Fragmentation among advocacy organizations undermines the communities they are trying to protect.
When multiple organizations claim to represent the same community without coordination, it creates confusion in legal proceedings and gives extractive companies an opening to exploit those divisions. "If there is no coordination,” Surti says, “that is a doorway to further criminalization, because companies will read that as fighting amongst yourselves." Surti calls for funders and international organizations to require coordination before providing support for advocacy work.
On the intersection of climate and PIACI rights
Conservation must be indigenous-led; otherwise it becomes another form of dispossession.
Surti sees the connection between climate initiatives and Indigenous rights as essential but complicated. Indigenous peoples are the most effective stewards of the territories that climate policy depends on; they have the knowledge systems, the cultural practices, and the deep relationship with ecosystems that make genuine conservation possible. Climate change poses a cascading threat to isolated peoples: loss of territory leads to forced relocation, which leads to loss of food sources and traditional medicine, which leads to population decline and eventual loss of existence. "When their existence is lost, it will be easier for companies to expand their concessions, and these people will disappear,” she says.

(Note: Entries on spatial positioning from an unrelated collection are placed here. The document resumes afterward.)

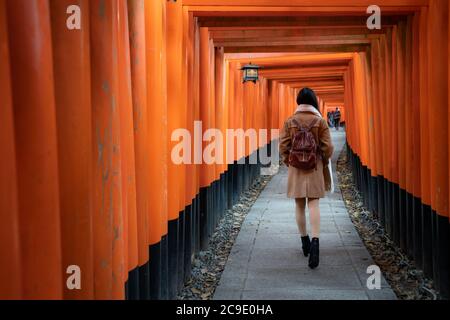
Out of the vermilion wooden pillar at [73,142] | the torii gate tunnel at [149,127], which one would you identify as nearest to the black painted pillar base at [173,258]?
the torii gate tunnel at [149,127]

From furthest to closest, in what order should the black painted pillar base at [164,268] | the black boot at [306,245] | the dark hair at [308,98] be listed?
the black boot at [306,245]
the dark hair at [308,98]
the black painted pillar base at [164,268]

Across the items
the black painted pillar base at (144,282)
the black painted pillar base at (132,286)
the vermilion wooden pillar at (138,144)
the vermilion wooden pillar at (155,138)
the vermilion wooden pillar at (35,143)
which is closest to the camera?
the vermilion wooden pillar at (35,143)

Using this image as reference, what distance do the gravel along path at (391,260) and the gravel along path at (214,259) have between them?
1.79m

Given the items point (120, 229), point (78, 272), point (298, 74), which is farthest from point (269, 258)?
point (298, 74)

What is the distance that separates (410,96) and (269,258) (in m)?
2.48

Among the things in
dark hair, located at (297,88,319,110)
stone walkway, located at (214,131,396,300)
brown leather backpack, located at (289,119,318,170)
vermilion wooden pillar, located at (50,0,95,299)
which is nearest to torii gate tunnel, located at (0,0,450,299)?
vermilion wooden pillar, located at (50,0,95,299)

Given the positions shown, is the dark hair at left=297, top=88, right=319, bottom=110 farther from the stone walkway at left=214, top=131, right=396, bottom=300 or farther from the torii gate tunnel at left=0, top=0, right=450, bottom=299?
the stone walkway at left=214, top=131, right=396, bottom=300

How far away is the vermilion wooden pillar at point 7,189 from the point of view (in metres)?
2.14

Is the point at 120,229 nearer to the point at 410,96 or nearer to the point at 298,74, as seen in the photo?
the point at 410,96

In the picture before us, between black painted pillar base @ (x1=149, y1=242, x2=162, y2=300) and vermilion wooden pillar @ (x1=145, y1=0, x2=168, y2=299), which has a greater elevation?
vermilion wooden pillar @ (x1=145, y1=0, x2=168, y2=299)

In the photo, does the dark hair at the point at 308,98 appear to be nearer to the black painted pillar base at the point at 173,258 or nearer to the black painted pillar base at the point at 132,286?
the black painted pillar base at the point at 173,258

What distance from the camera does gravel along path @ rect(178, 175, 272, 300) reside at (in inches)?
232

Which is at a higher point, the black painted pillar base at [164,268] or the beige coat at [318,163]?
the beige coat at [318,163]

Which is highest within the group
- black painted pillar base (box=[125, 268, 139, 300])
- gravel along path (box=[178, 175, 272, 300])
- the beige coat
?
the beige coat
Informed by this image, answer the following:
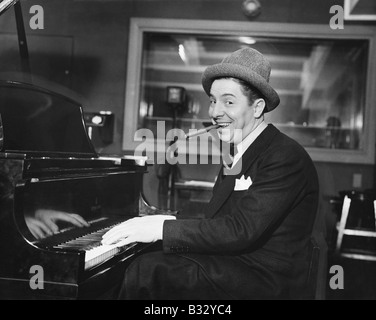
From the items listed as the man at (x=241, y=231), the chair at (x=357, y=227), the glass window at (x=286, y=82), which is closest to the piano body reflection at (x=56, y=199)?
the man at (x=241, y=231)

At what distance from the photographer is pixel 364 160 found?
4.92m

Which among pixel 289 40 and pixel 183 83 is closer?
pixel 289 40

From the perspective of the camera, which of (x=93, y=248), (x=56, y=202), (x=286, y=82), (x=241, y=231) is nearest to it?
(x=241, y=231)

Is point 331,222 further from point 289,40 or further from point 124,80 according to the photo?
point 124,80

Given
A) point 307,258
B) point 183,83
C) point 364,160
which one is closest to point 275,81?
point 183,83

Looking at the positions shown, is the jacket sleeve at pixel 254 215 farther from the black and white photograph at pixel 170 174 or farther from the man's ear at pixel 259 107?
the man's ear at pixel 259 107

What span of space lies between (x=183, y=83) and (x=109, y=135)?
2380mm

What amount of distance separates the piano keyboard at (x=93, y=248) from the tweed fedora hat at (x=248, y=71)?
0.75 m

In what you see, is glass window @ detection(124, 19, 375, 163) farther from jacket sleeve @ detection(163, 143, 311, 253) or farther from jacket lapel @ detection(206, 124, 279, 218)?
jacket sleeve @ detection(163, 143, 311, 253)

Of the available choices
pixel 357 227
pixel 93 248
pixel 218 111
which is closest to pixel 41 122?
pixel 93 248

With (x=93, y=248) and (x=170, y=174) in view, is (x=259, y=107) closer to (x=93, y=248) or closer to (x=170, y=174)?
(x=93, y=248)

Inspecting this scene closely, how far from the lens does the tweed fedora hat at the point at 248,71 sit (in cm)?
171

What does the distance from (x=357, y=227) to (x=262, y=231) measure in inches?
119

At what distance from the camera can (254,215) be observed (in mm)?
1558
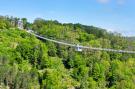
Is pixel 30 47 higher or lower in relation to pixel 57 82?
higher

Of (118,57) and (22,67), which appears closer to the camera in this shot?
(22,67)

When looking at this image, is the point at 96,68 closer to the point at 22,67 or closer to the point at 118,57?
the point at 118,57

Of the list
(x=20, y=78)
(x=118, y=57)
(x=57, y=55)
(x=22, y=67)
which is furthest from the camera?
(x=118, y=57)

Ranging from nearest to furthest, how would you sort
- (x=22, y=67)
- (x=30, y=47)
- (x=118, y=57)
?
1. (x=22, y=67)
2. (x=30, y=47)
3. (x=118, y=57)

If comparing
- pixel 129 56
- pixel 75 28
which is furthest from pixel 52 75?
pixel 75 28

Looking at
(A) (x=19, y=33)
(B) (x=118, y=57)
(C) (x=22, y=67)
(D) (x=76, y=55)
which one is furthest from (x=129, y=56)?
(C) (x=22, y=67)

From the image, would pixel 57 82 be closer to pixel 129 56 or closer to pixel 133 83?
pixel 133 83
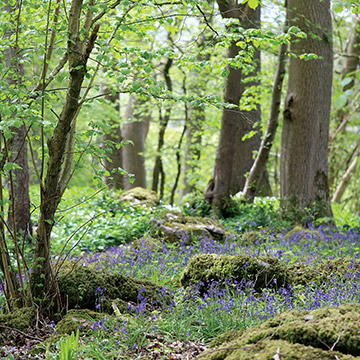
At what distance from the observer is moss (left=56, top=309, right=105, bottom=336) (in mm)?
3340

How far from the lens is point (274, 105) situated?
972cm

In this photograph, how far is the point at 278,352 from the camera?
2.22 m

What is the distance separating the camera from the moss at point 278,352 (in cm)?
218

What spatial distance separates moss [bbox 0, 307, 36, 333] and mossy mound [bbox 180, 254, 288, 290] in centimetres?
158

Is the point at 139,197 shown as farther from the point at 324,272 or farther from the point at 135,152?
the point at 324,272

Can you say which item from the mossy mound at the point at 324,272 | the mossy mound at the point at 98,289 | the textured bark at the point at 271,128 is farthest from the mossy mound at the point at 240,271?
the textured bark at the point at 271,128

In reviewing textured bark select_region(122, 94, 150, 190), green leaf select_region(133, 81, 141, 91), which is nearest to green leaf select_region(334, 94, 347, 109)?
green leaf select_region(133, 81, 141, 91)

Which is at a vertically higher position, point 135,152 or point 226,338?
point 135,152

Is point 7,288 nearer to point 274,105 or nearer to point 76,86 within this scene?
point 76,86

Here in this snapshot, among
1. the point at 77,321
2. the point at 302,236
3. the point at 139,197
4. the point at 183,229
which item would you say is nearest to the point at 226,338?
the point at 77,321

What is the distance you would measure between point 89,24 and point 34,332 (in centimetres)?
264

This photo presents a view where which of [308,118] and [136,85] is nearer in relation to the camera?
[136,85]

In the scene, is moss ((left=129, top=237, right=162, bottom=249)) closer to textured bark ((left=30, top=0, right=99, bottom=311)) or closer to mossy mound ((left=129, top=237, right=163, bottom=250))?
mossy mound ((left=129, top=237, right=163, bottom=250))

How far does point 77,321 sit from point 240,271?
172cm
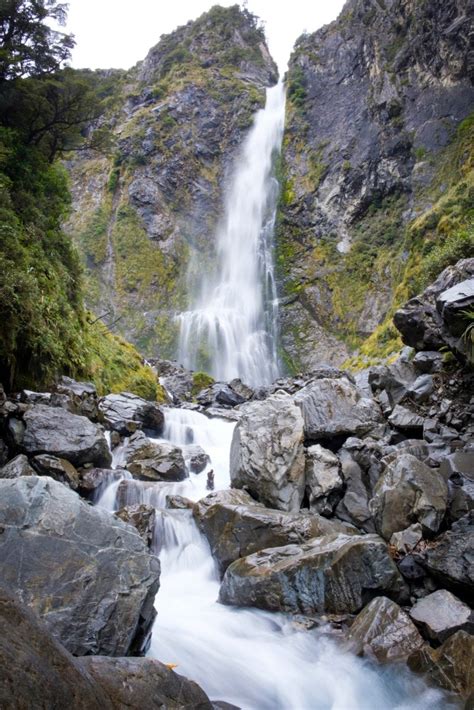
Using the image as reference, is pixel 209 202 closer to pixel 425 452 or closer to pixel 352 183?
pixel 352 183

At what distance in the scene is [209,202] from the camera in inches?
1783

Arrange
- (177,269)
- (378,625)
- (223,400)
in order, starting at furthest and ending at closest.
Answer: (177,269), (223,400), (378,625)

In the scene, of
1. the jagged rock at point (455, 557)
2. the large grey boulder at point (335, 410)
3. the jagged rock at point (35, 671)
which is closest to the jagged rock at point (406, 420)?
the large grey boulder at point (335, 410)

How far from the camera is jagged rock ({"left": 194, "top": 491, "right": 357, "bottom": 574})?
679cm

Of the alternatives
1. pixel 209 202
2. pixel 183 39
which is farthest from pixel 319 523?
pixel 183 39

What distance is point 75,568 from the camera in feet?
13.8

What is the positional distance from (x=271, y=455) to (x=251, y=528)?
1894mm

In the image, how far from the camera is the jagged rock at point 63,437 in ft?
27.0

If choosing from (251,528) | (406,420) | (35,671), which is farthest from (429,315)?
(35,671)

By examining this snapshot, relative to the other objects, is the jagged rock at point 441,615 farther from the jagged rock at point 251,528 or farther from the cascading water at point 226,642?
the jagged rock at point 251,528

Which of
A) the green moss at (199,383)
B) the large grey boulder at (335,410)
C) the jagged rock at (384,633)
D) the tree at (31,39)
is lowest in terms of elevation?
the green moss at (199,383)

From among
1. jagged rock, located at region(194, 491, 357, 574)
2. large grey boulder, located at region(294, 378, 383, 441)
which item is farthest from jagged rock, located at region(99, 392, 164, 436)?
jagged rock, located at region(194, 491, 357, 574)

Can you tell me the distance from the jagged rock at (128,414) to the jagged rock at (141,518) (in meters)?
4.37

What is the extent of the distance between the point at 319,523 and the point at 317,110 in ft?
143
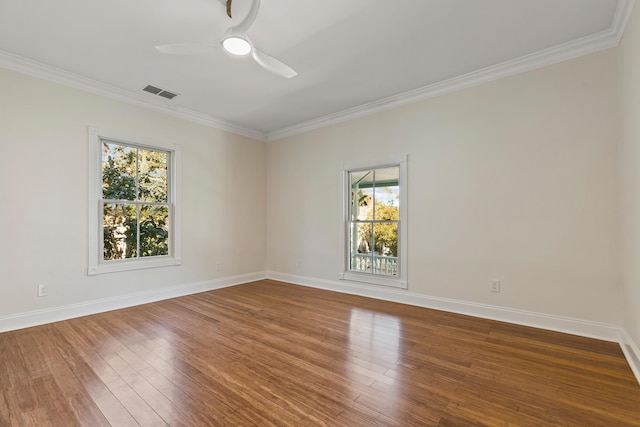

But when the state implements conservation without Indigenous peoples, it becomes another tool of dispossession: territories are designated as conservation areas, Indigenous peoples are prohibited from entering, and economic benefits such as carbon credits flow to the state and companies rather than to the communities that have protected those forests for generations. For Surti, climate and conservation frameworks only work if they are genuinely Indigenous-led, with Indigenous communities retaining control over their territories and receiving the benefits of conservation.
On consolidating PIACI as a global category
The global definition of PIACI is strategically valuable, but it must be flexible enough to apply across vastly different contexts.
Surti's view of the global PIACI category is pragmatic and grounded in the specificities of the Indonesian context. She sees the international network as genuinely valuable, but she says that the UN definition, while useful as a starting point, cannot be applied wholesale to Indonesia. Voluntary isolation in Indonesia often has specific historical causes — colonial-era conflict, disease, trauma — and the decision to make or avoid contact is one that communities have made deliberately and that must be respected on its own terms.